I just couldn’t pass on the Trek reference. I’m really not looking for a Klingon. What I’m looking for is an IT person who is actually helpful, who actually believes that someone with a PhD in a humanities discipline might have the first damn clue about computers, who actually does not actively participate in Bill Gates’s master plan for taking over the whole universe.
I guess while I was at Capital, Barb spoiled me.
Are you supposing, by now, that there’s a story of some sort here? Why, yes! Yes, there is.
Part of my job is to examine writing in the curriculum (campus-wide) and develop a writing across the curriculum program. One of my first steps in this regard is to implement a survey of attitudes toward and practices of writing in courses and of faculty across campus. Not scientifically valid, I know, but a good base-line starting point, nonetheless.
I wrote the questions, decided what kinds of answers would be appropriate to them, wrote the xhtml to code the form, wrote the php to control the form (pretty elegant, if I do say so myself—seven nodes to the survey, all bundled in to one php file, with one massive data dump at the end), did the MySQL set up to store the data, debugged code (for like three hours), play-tested the form on my home test server, play-tested it some more on my “live” server, and—yesterday—sent the link out live.
Here’s what I know:
- I tested my survey app on the following OS/browser combinations: OSX/Firefox2, OSX/Safari, WinXP/IE6, WinXP/IE7, WinXP/Firefox2, WinXP/Firefox1.5
- In my tests, after the extensive debugging, everything went perfectly—the app worked just like I wanted it to.
- Last night, I logged in to my MySQL dbase to see if anyone had actually done it yet; I had no survey data, but three people willing to participate in the follow-up interview, which you can’t get to if you don’t submit your survey data.
- I called a halt to the survey, because something was FUBAR.
- I ran through my testing protocol again (all six combinations); everything worked, picture perfect.
- I contacted IT (here’s where the fun begins), knowing that I’d wait overnight for a response.
- IT was no help.
What do I mean, exactly, by “no help”? I’m glad you asked.
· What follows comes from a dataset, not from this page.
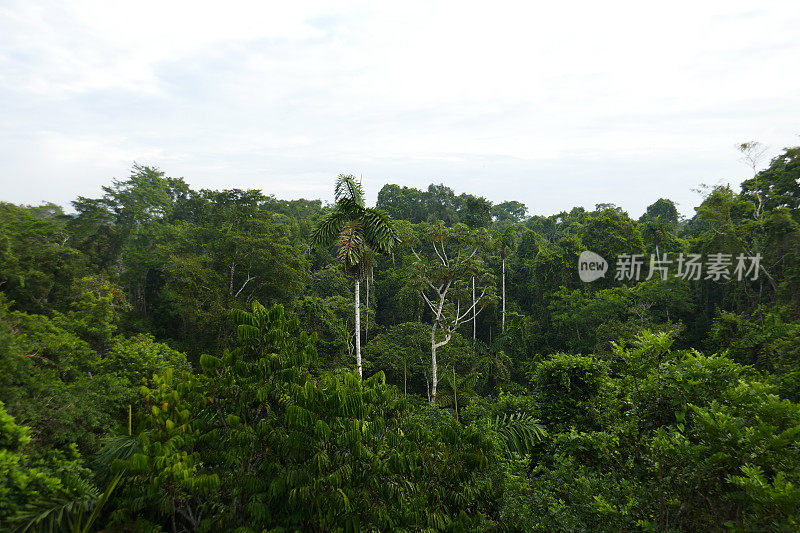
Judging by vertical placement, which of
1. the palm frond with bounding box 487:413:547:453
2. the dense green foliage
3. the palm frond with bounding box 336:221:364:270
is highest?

What I mean specifically is:
- First suggestion: We offer survey services; why didn’t you have us do this for you? (This is called We need job security.)
- Second suggestion: It can’t be a problem on our end; it must be a problem with the survey; what app are you running? (This is called: Not my job, man!)
- Third suggestion: You wrote the app yourself? You must have messed up in the coding. (This is called: You’re an idiot who couldn’t possibly know enough about computers to pull this off.)
- Side note: I’m going to correct everything you say about coding, to feel better about myself; even if what you say is correct, I’ll find a technicality. (This is called: See previous.)
- Fourth suggestion: What you’re saying is not possible. (This is called: Observable phenomena do not matter, my word is law.)
At this point I stopped bothering to try. I made some changes to the code. I’m pretty sure I know what’s happening and my “friend” in IT doesn’t believe me. It has only been an issue on campus with the WinXP/IE7 combination (WinXP/Firefox1.5 has worked as scheduled; I don’t think I’ve seen a Mac-derived response, yet). I’m thinking that this is a result of the overzealous Microsoft can’t plug its security holes so it builds a big wall around them that stops all sorts of useful things too computer security craze that is sweeping the country (WinVista: Allow or Deny?), and has firmly taken root on this campus, too (the Micro$oft Exchange Server is the only email server on campus—there is no POP3 email…grrrr! But I think I’ve ranted about this before).
I’ve asked some colleagues whose survey data I know vanished to try again using the Winblows/Exploder combination, hoping that I’ve managed to write code sufficient enough to fool whatever “security” device is causing the problem. I’m thinking at some point, my session cookies are getting erased and all of my $_SESSION[] variables are going bye-bye. I can rewrite the whole bloody app without them, but that would be a pain.
I think I’ve said before that putting Micro$oft in charge of security is like that medieval mistake made by the Chinese: hiring the Mongols to guard the Great Wall. Some people say there’s never a Mongol around when you need one.
So maybe I am looking for a fierce Klingon warrior, ’cause Mongols? Mongols I got.